Sam Altman, chief executive officer of OpenAI Inc., during a media tour of the Stargate AI data center in Abilene, Texas, US, on Tuesday, Sept. 23, 2025.

Kyle Grillot | Bloomberg | Getty Images

OpenAI on Monday said the U.S. needs to substantially ramp up its investment in new energy capacity if it wants to stay ahead of China in the race to develop artificial intelligence.

The startup has been inking deals for ambitious infrastructure buildouts in recent months that will require massive amounts of power. The sprawling data centers will push the boundaries of what is possible in the U.S. during a time when the electric grid is already under strain.

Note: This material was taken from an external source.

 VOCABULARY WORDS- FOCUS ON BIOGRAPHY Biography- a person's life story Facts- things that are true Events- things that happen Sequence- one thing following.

“Electricity is not simply a utility,” OpenAI said in a blog post Tuesday. “It’s a strategic asset that is critical to building the AI infrastructure that will secure our leadership on the most consequential technology since electricity itself.”

Read more CNBC tech news

OpenAI shared an 11-page submission with the White House Office of Science and Technology Policy, in which it encouraged the U.S. to commit to building 100 gigawatts of new energy capacity each year.

A gigawatt is a measure of power, and 10 gigawatts is roughly equivalent to the annual power consumption of 8 million U.S. households, according to a CNBC analysis of data from the Energy Information Administration.

OpenAI said that China added 429 gigawatts of new power capacity last year, while the U.S. added 51 gigawatts. The company said this disparity is creating an “electron gap” that is putting the U.S. at risk of falling behind.

“Electrons are the new oil,” OpenAI said.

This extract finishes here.